Arizona shortstop Jessie Harper has hit an NCAA-leading 13 home runs this year.
Each time, she’s been mobbed by her teammates at home plate. But the real celebration begins in the dugout. When she arrives, one of the managers tosses her a golf ball with a small green dollar sign on it. With her teammates cheering her on, she drops it in the offensive bucket, a reminder of what she’s done for her team.
The key part is, it doesn’t have to be a home run.
The No. 12 Wildcats (17-5) earn golf balls whenever they make a game-changing, momentum-shifting, awe-inspiring play. There are also green golf balls for when a player does their job, like getting a bunt down or catching a fly ball. The players want to avoid red golf balls, which signal an error, a three-pitch strikeout or some other disappointing outcome.
By the end of each game, the offensive and defensive buckets serve as catalogs, providing an instant critique of how the game went while also leaving a visual imprint in the players’ minds.
“You can see why we lost, because there are too many red balls or too few money balls,” Harper said. “It’s awesome when things are going well for us, because then (the managers) get excited and throw the balls up, going, ‘Hey, yay!’”
It’s a new system for coach Mike Candrea, who enters this weekend’s three-game series against No. 1 Florida State tied atop the NCAA’s all-time wins list — with current Michigan coach Carol Hutchins — with 1,580 wins in 34 seasons at Arizona.
The old cat has learned new tricks with each generation of players.

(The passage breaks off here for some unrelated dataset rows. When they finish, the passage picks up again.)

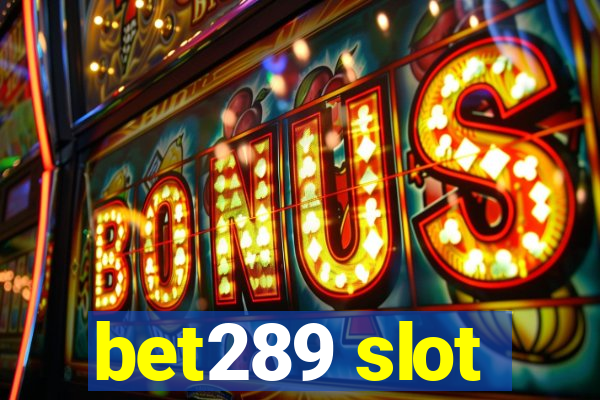 bet289 slot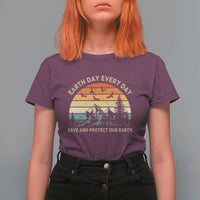 Earth Day Everyday T Shirt For Women Save And Protect Our Earth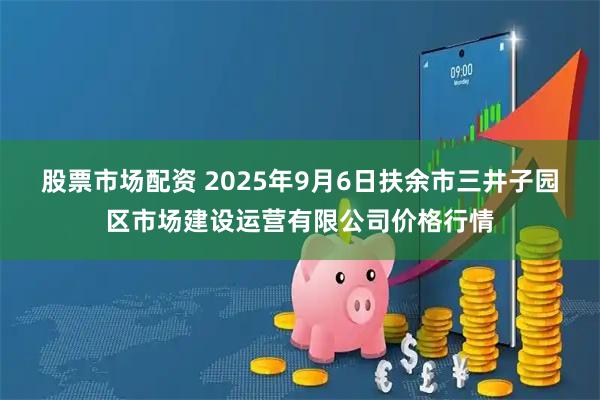 股票市场配资 2025年9月6日扶余市三井子园区市场建设运营有限公司价格行情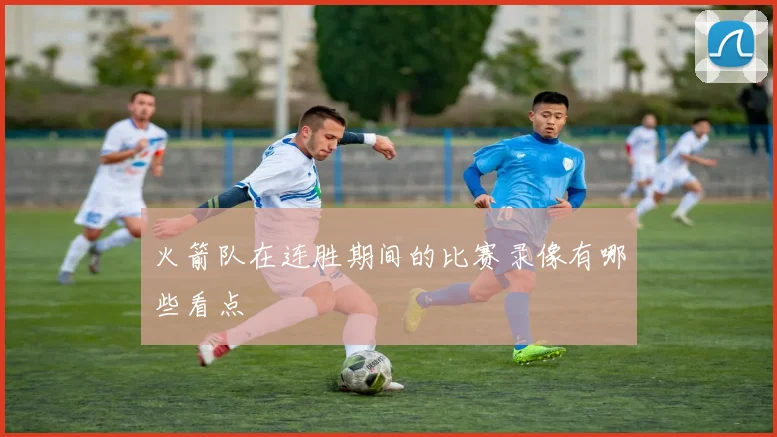火箭队在连胜期间的比赛录像有哪些看点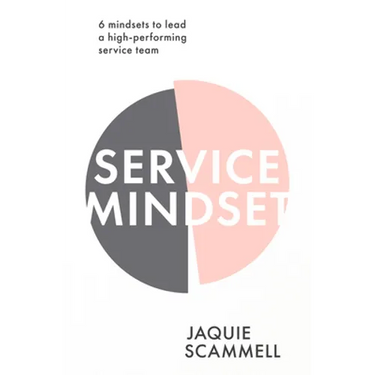 Service Mindset: 6 Mindsets to Lead a High-Performing Service Team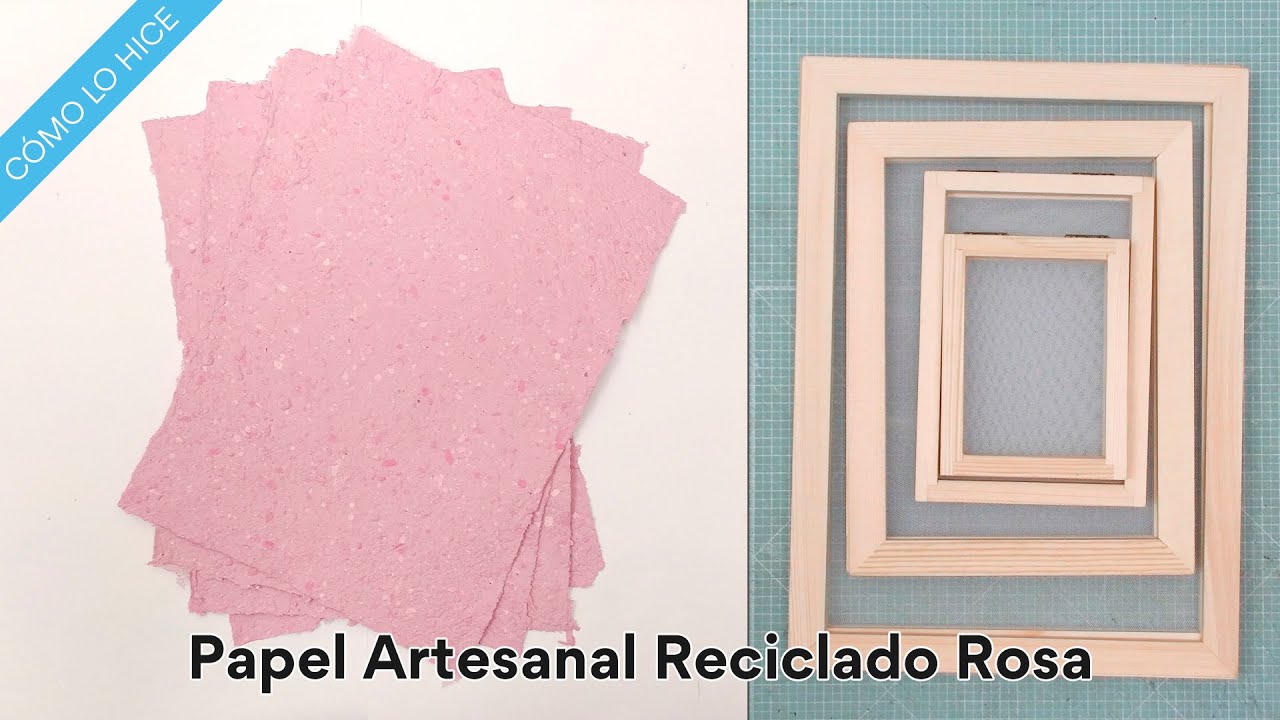 Cómo hice PAPEL ARTESANAL RECICLADO ROSA📜 + Pruebo nuevos marcos para hacer papel
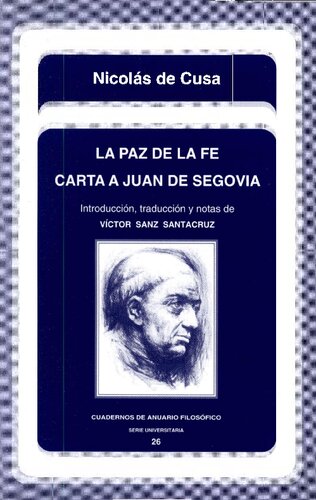 La paz de la fe. Carta a Juan de Segovia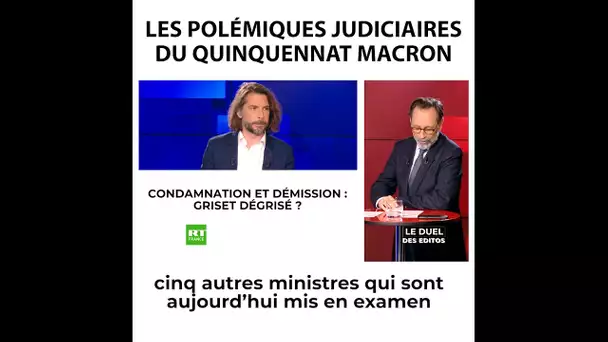 Le Duel des Editos - Les polémiques judiciaires du quinquennat Macron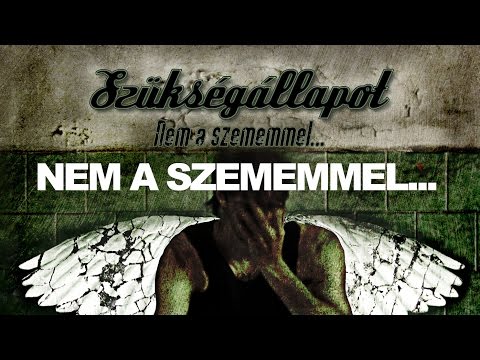 Szükségállapot - Nem a szememmel... (Oficial Audio Video)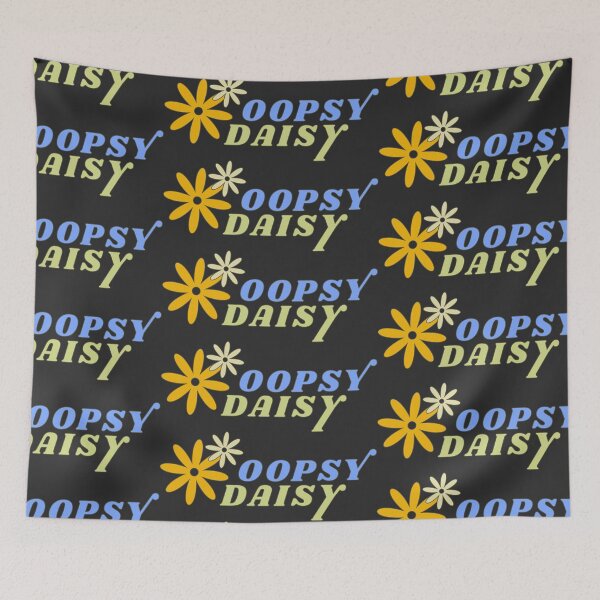 Item preview, Oopsy Daisy - Oopsie - Whoopsie - Daisies designed and sold by SallySunday.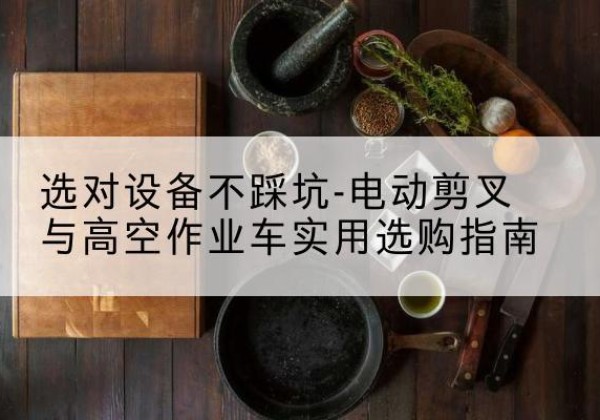 朔城电动剪叉升降平台怎么选-选对设备不踩坑-电动剪叉与高空作业车实用选购指南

He got this one looking for a unique way to deliver immediate and lasting critiques, while also being surrounded by too many golf balls in his office.
“We’ve done the same thing with charts before, but this is kind of a visual group,” Candrea said. “You have to constantly adapt to the group that you’re trying to coach. I look at every year as a new canvas and you’ve got to find a way to paint it a little bit differently.”
Each week, Candrea gives one player the top honor, a money ball, which represents essentially the player of the week award. Those are the only golf balls the players get to keep. They serve as a physical reminder of past achievements.
“I’m not that creative,” Candrea laughs.
His players disagree.
The Wildcats have been thriving, winning 14 of their last 15. Inside the buckets, they see what it takes to keep it going. They need 21 green balls in the defensive bucket, each for one out, at least a handful of “money balls” in the other and, of course, as few red ones as possible.
The managers aren’t as cruel as to personally hand a red ball to a player that just earned it. Instead, they slyly drop it in the bucket themselves. Even so, mistakes don’t go unnoticed.
“It definitely is rough in a sense, too, where you can see, ‘Hey, that ball right there was my mess up,’” Harper said.